Angelo had a girl on each side of him and one on his lap. His black silk shirt was open to the belt buckle, exposing gleaming chest muscles. His denim pants fitted skin-tight, leaving no doubt as to his gender, and his boots were hand-tooled and polished westerns. He had greased his hair and sleeked it back in the style of the young Presley. He flashed his grin like a stage lamp across the room and when I paid him he tucked a banknote into the front of each girl’s blouse.
‘Hey, Eleanor, you go sit on Harry’s lap, but careful now. Harry’s a virgin – you treat him right, hear?’ He roared with delighted laughter and turned to Chubby.
‘Hey, Chubby, you quit giggling like that all the time, man! That’s stupid – all that giggling and grinning.’ Chubby’s frown deepened, his whole face crumbling into folds and wrinkles like that of a bulldog. ‘Hey, Mister barman, you give old Chubby a drink now. Perhaps that will stop him cutting up stupid, giggling like that.’
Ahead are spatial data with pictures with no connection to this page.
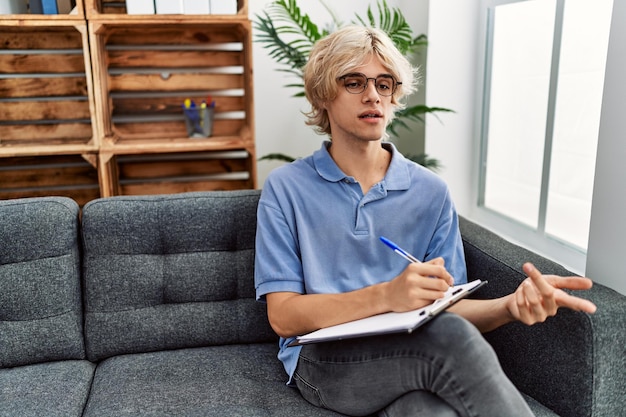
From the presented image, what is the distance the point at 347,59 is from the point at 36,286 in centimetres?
101

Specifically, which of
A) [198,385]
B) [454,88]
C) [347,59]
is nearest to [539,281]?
[347,59]

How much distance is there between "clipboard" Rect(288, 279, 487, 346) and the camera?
104 centimetres

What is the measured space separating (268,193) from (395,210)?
1.06 ft

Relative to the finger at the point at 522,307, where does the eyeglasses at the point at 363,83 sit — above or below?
above

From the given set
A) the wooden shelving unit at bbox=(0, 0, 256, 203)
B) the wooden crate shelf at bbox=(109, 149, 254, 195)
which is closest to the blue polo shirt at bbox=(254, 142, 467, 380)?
the wooden shelving unit at bbox=(0, 0, 256, 203)

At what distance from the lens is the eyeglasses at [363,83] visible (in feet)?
4.54

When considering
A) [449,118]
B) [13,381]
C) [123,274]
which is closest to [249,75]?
[449,118]

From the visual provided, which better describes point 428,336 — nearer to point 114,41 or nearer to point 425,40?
point 425,40

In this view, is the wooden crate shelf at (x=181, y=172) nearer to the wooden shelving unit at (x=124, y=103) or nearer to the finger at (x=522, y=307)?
the wooden shelving unit at (x=124, y=103)

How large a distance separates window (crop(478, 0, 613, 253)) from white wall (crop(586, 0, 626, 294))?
378 millimetres

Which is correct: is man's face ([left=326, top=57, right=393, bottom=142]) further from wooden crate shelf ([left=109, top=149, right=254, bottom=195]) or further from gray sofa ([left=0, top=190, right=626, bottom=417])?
wooden crate shelf ([left=109, top=149, right=254, bottom=195])

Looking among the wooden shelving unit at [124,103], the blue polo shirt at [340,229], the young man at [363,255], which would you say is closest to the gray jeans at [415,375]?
the young man at [363,255]

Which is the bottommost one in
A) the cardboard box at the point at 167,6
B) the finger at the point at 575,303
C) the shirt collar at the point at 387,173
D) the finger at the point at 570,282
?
the finger at the point at 575,303

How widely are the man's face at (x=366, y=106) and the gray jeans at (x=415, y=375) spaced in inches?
20.0
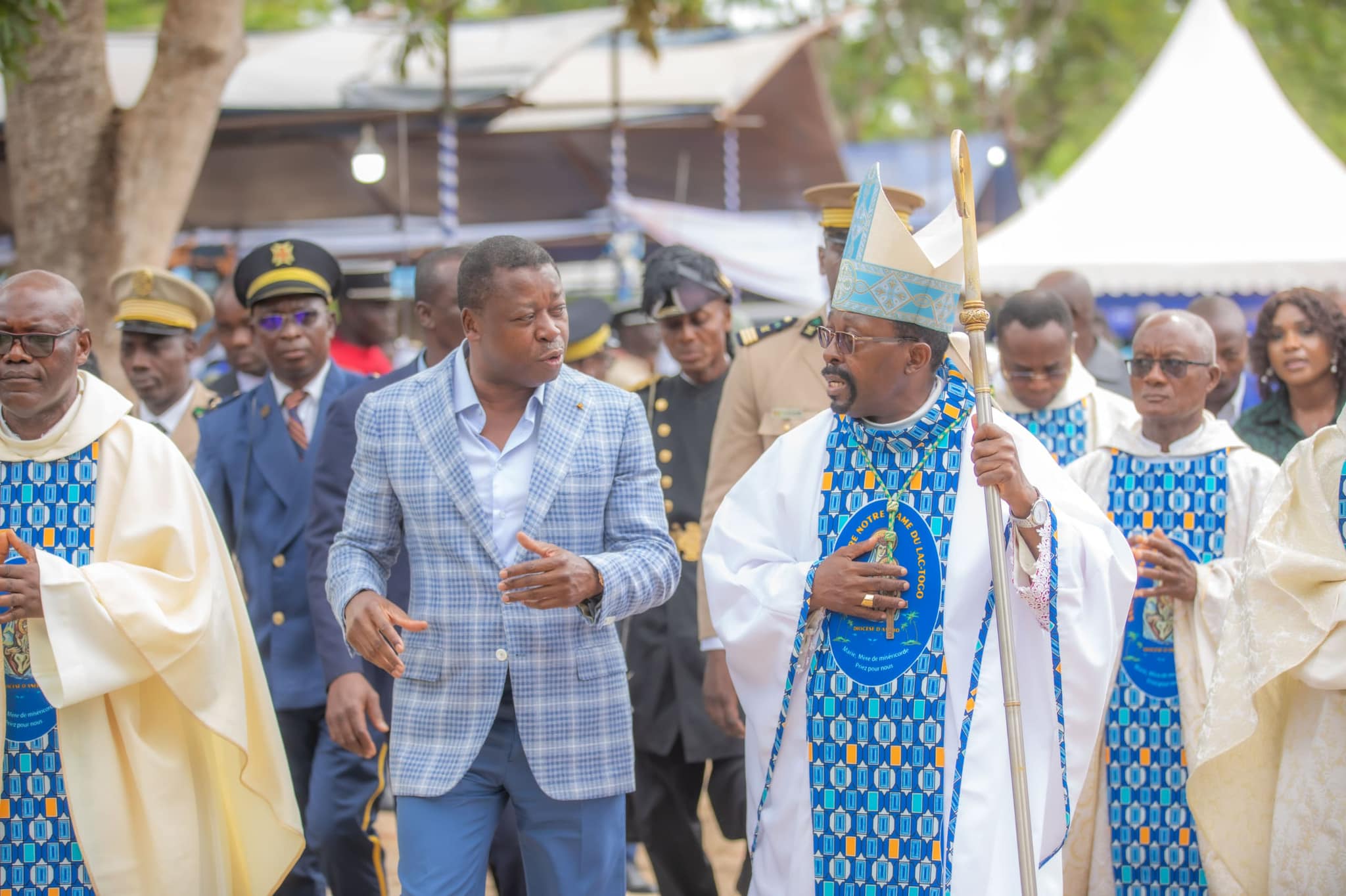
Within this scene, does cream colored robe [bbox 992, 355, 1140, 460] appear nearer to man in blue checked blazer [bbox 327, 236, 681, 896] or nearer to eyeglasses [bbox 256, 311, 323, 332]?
man in blue checked blazer [bbox 327, 236, 681, 896]

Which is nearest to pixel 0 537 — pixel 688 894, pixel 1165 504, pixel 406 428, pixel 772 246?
pixel 406 428

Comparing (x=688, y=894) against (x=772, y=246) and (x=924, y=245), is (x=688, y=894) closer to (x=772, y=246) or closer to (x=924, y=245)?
(x=924, y=245)

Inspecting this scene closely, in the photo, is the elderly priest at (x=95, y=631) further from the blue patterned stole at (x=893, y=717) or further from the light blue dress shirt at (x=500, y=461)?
the blue patterned stole at (x=893, y=717)

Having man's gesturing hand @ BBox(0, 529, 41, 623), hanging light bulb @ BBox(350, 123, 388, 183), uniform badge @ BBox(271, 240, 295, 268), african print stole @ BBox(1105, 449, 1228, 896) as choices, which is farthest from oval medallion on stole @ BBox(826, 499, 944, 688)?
hanging light bulb @ BBox(350, 123, 388, 183)

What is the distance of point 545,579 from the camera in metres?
3.96

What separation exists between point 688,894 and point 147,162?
579 centimetres

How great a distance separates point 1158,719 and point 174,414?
175 inches

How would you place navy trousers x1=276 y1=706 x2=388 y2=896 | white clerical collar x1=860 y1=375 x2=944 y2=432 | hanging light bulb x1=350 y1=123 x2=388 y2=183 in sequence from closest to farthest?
white clerical collar x1=860 y1=375 x2=944 y2=432, navy trousers x1=276 y1=706 x2=388 y2=896, hanging light bulb x1=350 y1=123 x2=388 y2=183

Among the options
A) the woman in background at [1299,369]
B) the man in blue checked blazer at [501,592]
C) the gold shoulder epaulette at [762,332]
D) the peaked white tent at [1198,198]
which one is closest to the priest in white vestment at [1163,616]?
the woman in background at [1299,369]

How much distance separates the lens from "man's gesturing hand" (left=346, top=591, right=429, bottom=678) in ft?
13.3

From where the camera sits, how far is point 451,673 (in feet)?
14.1

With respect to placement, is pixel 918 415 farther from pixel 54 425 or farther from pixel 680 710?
pixel 54 425

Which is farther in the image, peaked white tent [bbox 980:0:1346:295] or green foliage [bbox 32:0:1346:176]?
green foliage [bbox 32:0:1346:176]

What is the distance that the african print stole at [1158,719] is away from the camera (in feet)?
17.7
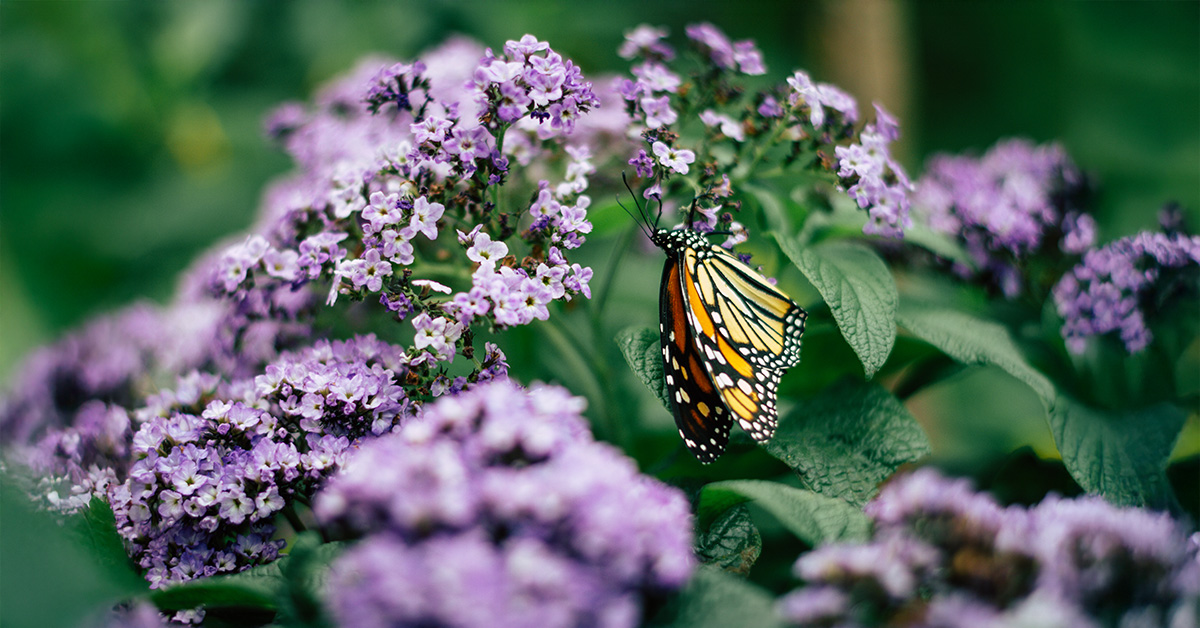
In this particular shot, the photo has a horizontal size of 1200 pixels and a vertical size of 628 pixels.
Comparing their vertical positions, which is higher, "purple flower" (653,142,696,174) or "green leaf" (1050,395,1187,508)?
"purple flower" (653,142,696,174)

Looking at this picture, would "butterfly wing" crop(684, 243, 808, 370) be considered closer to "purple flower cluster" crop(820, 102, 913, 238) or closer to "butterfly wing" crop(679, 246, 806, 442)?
"butterfly wing" crop(679, 246, 806, 442)

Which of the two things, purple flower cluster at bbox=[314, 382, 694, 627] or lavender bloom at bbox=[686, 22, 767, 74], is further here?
lavender bloom at bbox=[686, 22, 767, 74]

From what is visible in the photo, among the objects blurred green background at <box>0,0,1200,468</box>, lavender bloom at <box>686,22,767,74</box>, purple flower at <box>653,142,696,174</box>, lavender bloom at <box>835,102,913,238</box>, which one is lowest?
blurred green background at <box>0,0,1200,468</box>

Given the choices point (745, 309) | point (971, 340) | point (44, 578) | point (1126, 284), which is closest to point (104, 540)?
point (44, 578)

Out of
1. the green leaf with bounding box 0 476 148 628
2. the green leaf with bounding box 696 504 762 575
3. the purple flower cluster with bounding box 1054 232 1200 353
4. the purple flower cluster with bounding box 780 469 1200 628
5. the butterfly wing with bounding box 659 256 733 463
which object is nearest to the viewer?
the purple flower cluster with bounding box 780 469 1200 628

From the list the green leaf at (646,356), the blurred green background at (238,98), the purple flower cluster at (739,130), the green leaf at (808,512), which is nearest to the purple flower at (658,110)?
the purple flower cluster at (739,130)

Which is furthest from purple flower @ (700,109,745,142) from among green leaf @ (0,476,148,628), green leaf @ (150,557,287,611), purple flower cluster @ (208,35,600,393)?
green leaf @ (0,476,148,628)

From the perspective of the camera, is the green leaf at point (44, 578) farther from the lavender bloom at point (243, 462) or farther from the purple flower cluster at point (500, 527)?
the purple flower cluster at point (500, 527)

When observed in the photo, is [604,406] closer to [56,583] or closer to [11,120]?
[56,583]
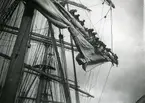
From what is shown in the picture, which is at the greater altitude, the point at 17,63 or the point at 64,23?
the point at 64,23

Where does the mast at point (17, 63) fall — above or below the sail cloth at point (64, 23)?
below

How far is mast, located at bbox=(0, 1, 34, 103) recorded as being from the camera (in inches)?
165

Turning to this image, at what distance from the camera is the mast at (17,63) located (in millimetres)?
4188

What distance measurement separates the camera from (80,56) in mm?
6148

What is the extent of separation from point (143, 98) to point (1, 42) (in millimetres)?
6392

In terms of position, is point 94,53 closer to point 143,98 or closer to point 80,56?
point 80,56

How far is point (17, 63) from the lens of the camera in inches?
178

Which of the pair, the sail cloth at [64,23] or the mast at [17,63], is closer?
the mast at [17,63]

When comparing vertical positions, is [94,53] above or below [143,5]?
below

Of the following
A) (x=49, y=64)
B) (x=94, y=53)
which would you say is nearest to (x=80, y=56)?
(x=94, y=53)

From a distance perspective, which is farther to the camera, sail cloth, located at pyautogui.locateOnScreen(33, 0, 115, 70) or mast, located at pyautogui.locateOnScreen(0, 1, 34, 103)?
sail cloth, located at pyautogui.locateOnScreen(33, 0, 115, 70)

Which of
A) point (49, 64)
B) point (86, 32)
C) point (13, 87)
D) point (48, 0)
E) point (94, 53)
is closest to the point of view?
point (13, 87)

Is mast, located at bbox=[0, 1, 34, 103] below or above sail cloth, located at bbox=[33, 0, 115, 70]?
below

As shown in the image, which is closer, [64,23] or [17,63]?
[17,63]
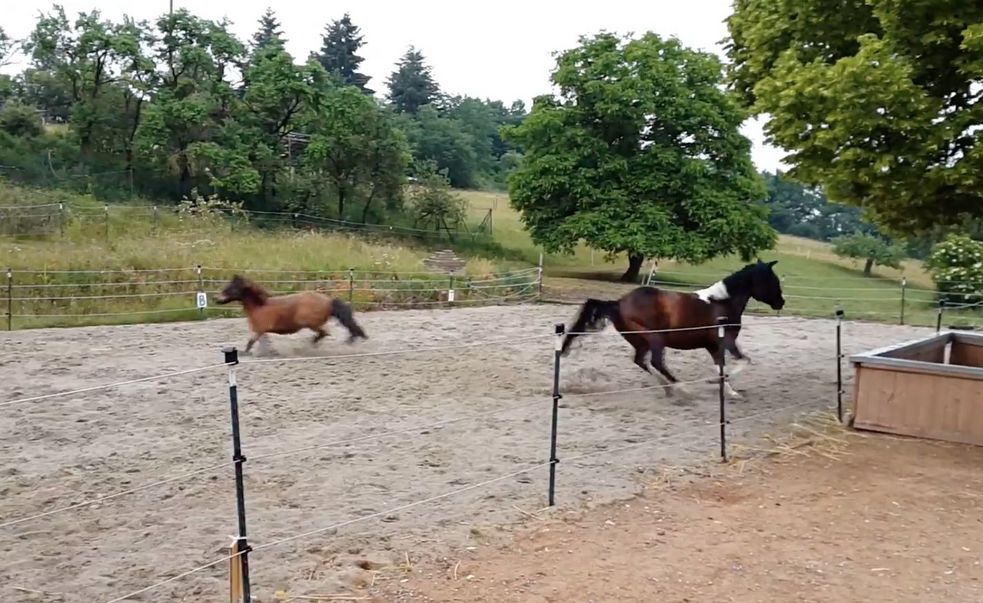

At four that afternoon Angelo had driven his girls off, and he sat with his glass on the table top before him. Beside it lay his bait knife honed to a razor edge and glinting evilly in the overhead lights. He muttered darkly to himself, deep in alcoholic melancholy. Every few minutes he would test the edge of the knife with his thumb and scowl around the room. Nobody took any notice of him.
Chubby sat on the other side of me, grinning like a great brown toad – exposing a set of huge startlingly white teeth with pink plastic gums.
‘Harry,’ he told me expansively, one thick muscled arm around my neck. ‘You are a good boy, Harry. You know what, Harry, I’m going to tell you now what I never told you before.’ He nodded wisely as he gathered himself for the declaration he made every pay day. ‘Harry, I love you man. I love you better than my own brother.’
I lifted the stained cap and lightly caressed the bald brown dome of his head. ‘And you are my favourite eggshell blond,’ I told him.
He held me at arm’s length for a moment, studying my face, then burst into a lion’s roar of laughter. It was completely infectious and we were both still laughing when Fred Coker walked in and sat down at the table. He adjusted his pince-nez and said primly, ‘Mister Harry, I have just received a special delivery from London. Your charter cancelled.’ I stopped laughing.
‘What the hell!’ I said. Two weeks without a charter in the middle of high season and only a lousy two-hundred dollar reservation fee.
‘Mr Coker, you have got to get me a party.’ I had three hundred dollars left in my pocket from Chuck’s charter.
‘You got to get me a party,’ I repeated, and Angelo picked up his knife and with a crash drove the point deeply into the table top. Nobody took any notice of him, and he scowled angrily around the room.
‘I’ll try,’ said Fred Coker, ‘but it’s a bit late now.’
‘Cable the parties we had to turn down.’
‘Who will pay for the cables?’ Fred asked delicately.
‘The hell with it, I’ll pay.’ And he nodded and went out. I heard the hearse start up outside.